Most Helpful Customer Reviews on Amazon.com (beta)

Amazon.com: 8 reviews
58 of 69 people found the following review helpful
This book is pricey and uneven. March 16 2000
By Peter G. Cook - Published on Amazon.com
Format: Hardcover Verified Purchase
This title is billed as the Sixth Edition, and reflects the coming and going of co-authors. It is too bad that the editor had so little influence. Sections of this book that stick to their cartographic knitting are excellent. Historical information is very intersting. Basic explanations, such as the evolution of ellipsoids is very well done. Some of the writing is so bad it could have been extracted from a sophmore term paper, sprinkled with such inept phrases as "such as", "similarly", "however" and "in fact". The most glaring deficiency is in the area of computer technology. Either this material has not been updated since some earlier edition, or the author(s) are very uncomfortable with the subject matter. As examples: "Most common procedures used by cartographers have been translated into software programs written in special computer languages such as FORTRAN and C." "Today's well-rounded cartographer is routinely involved with these 'canned' (prewritten) mapping programs..." "The professionsal cartographer should, therefor, have a working knowledge of at least one computer language." We are regaled with three pages of detailed obselescent material on computer structure, but only 23 lines of overview on current instrument technology. There is a whole chapter on fonts and lettering, but no algorithm for conversion from Lat-Long to UTM. The central meridians for the UTM zones are not provided, nor is the DoD lettering scheme. One of the responsibilities of a text book is to arrange the subject matter in a structure where it can be easily referenced. This book reads like a series of articles of varying quality published under one cover, with overlap resolution left as an exercise for the reader.
10 of 13 people found the following review helpful
Still recognized as an important text Aug. 6 2003
By A Customer - Published on Amazon.com
Format: Hardcover
The sixth edition of "Elements" was published in 1995, and reviewers familiar with the advances in cartographic technology would be familiar with the great upheaval the field was going through at that time. Work on a seventh edition of this seminal text is currently underway, which should bring the content of the book up to par with recent changes. The book remains an important source of information for both the novice and seasoned cartographer.
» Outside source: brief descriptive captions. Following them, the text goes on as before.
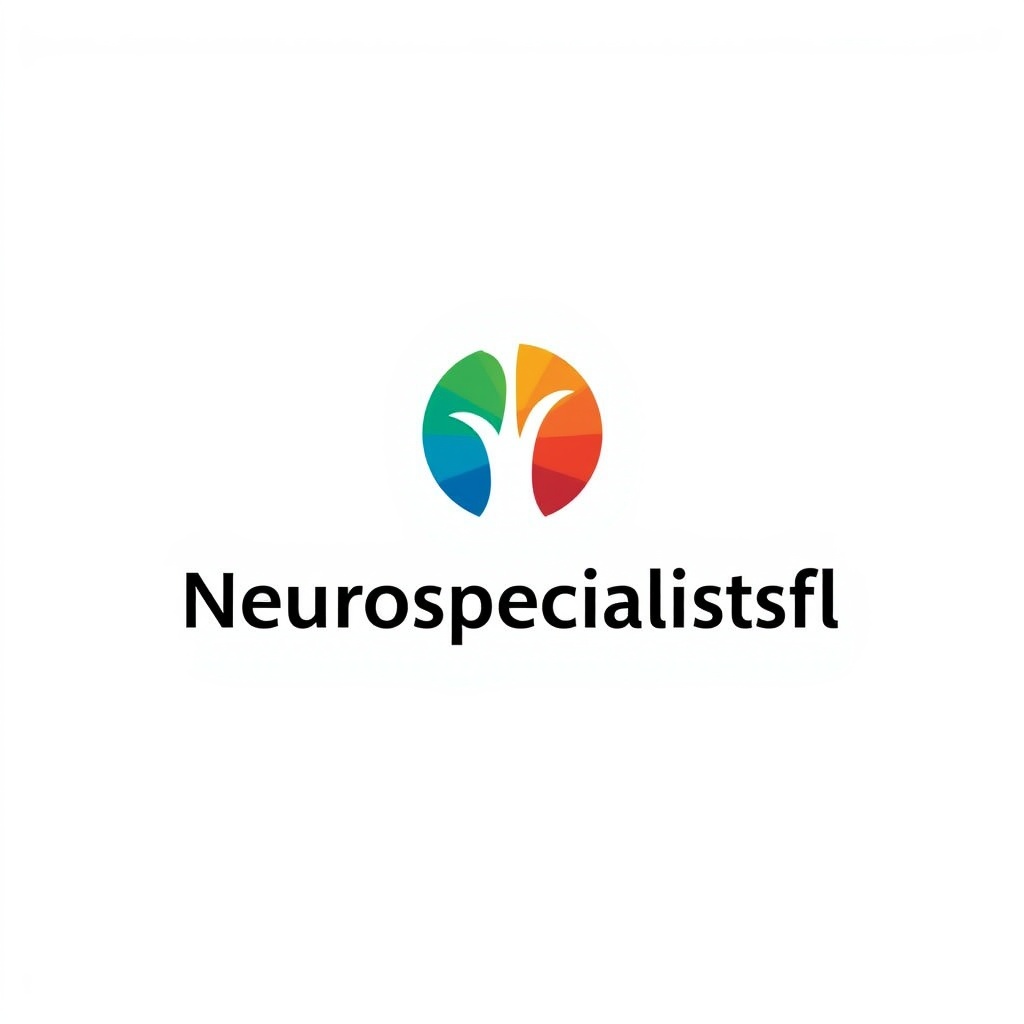 Neurospecialistsfl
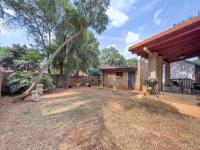  of property in Ashlea Gardens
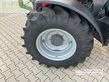 Tractor agrícola - Massey Ferguson - 4709 m cab essential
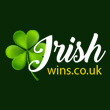 Irish Wins Casino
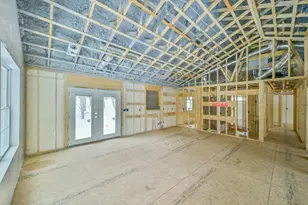 86 Ramshorn Rd, Charlton, MA 01507 - Photo 14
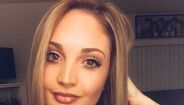 Ashlyn Coray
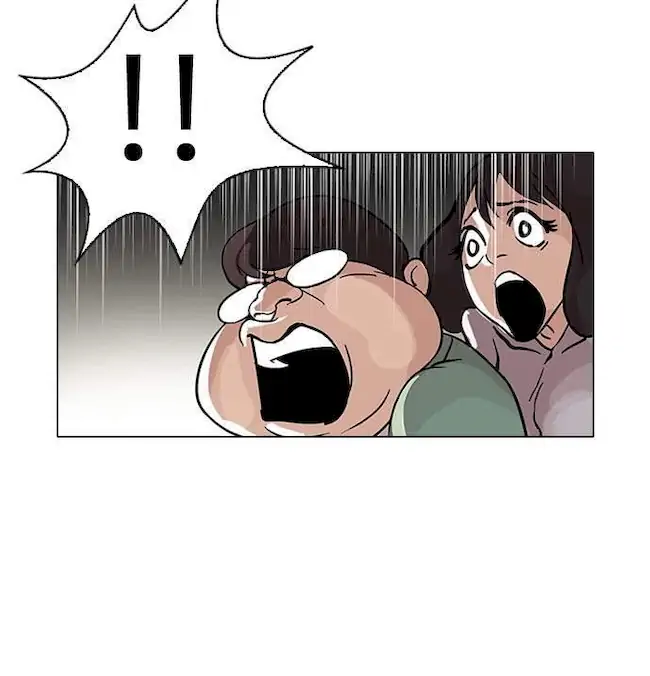 Lookism Chapter 32 Gambar 52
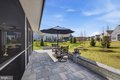 Additional image 65 of 169 Harrier Way, Chester, MD, 21619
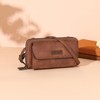 SENDEFN Crossbody Phone Bag for Women Travel Cross Body Bag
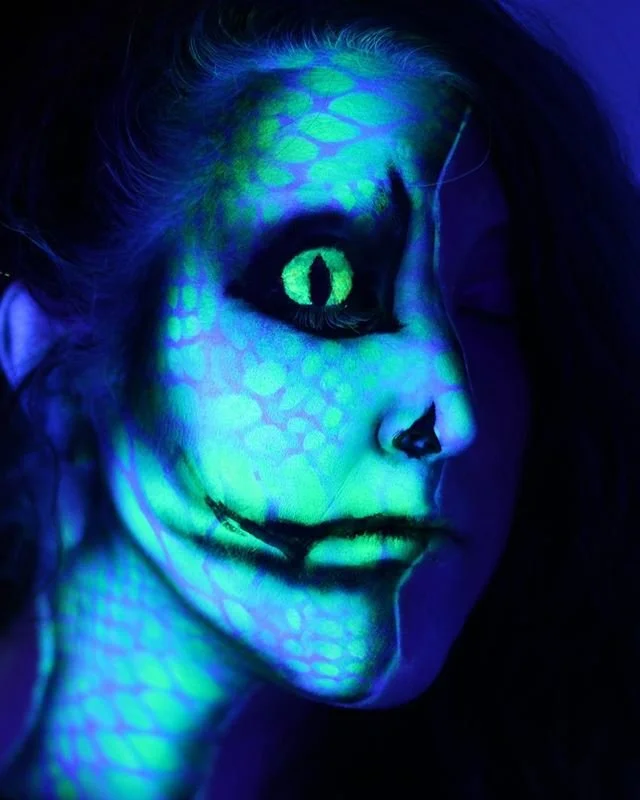 uv light 2.jpg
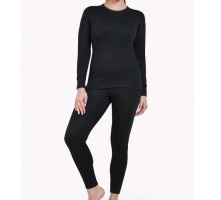 Загружен сначала в Репорт.
Потом перегружен в УТ11.1.
А потом и в УТ11.4.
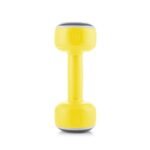 Body Sculpture Smart Bw 108D BW108D4KG dumbbells - Image 8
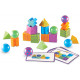 Mental Blox Critical Thinking Game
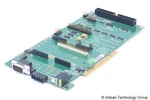 Delta Tau ACC-74 Pmac Fieldbus Gateway. Fixed Price $945.00.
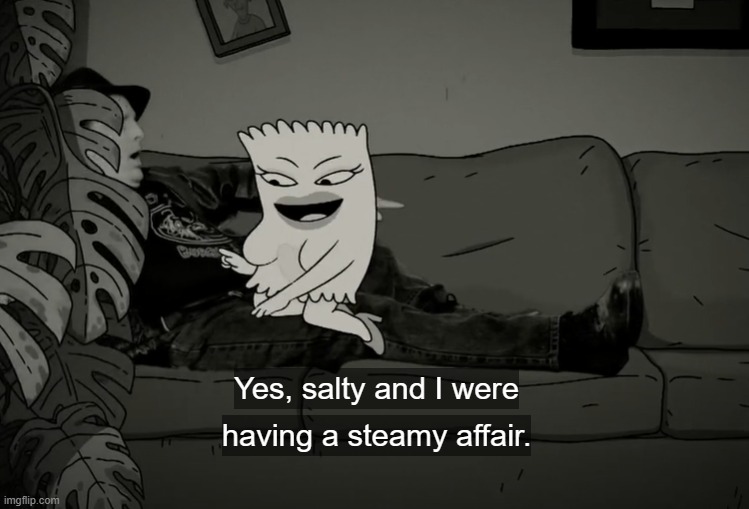 . | made w/ Imgflip meme maker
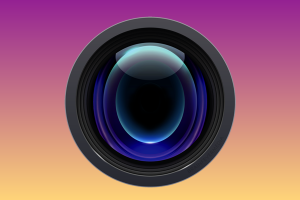 Anamorphic Pro for Mac(专业的景深效果软件)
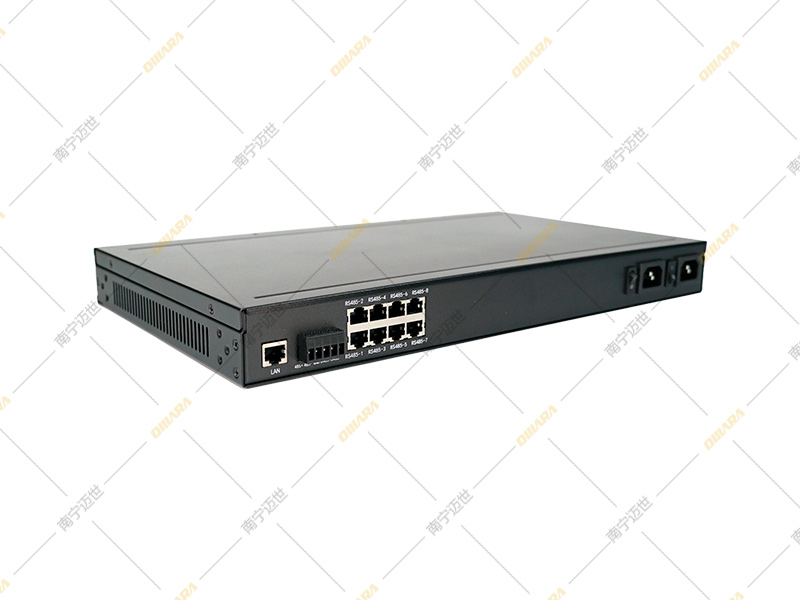 OM-UD-A102 U位數據采集器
2 of 2 people found the following review helpful
A Little Surprised... Aug. 24 2006
By L. Rich - Published on Amazon.com
Format: Hardcover
I am currently reading/studying this book and have found it be a bit choppy and not very well written. For a book of this magnitude I would have expected that a outline of the book to be written in chapter one. This book is about cartography but no definition is given until chapter two (it is assumed in the intro and panels). I just expected more and am currently looking for a supplimentary book to this one.
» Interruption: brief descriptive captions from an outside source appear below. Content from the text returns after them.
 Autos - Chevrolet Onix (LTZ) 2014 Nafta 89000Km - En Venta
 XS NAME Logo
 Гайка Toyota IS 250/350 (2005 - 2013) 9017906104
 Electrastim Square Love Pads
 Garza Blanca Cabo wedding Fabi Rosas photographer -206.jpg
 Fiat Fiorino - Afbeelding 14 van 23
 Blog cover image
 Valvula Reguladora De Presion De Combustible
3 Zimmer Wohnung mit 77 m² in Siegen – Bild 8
1 of 1 people found the following review helpful
A little outdated, but good overall review of the profession/subject as a while March 2 2014
By Brandi Kiehl - Published on Amazon.com
Format: Hardcover Verified Purchase
A little old and outdated, but it did the job. It explained what my professor didn't. Good book for beginners or those that do not understand what cartography is. I kept the book. I found it to be too informative and valuable to sell.
1 of 1 people found the following review helpful
Cartography - must have title June 25 2006
By Zorko Sostaric - Published on Amazon.com
Format: Hardcover
This book is very valuable source of information for anyone wanting to learn or refresh his knowledge of cartographic principles. Great variety of topics is covered in details and well illustrated so understanding of topics should not be too difficult to grasp.

It is a little bit weak on modern GIS systems section and cartographic capabilities of those. It is understandable since it is 10 years old now. It would be good to have more pictures in the full colour section.

This book is used as a reference book for lot of other materials and for a good reason.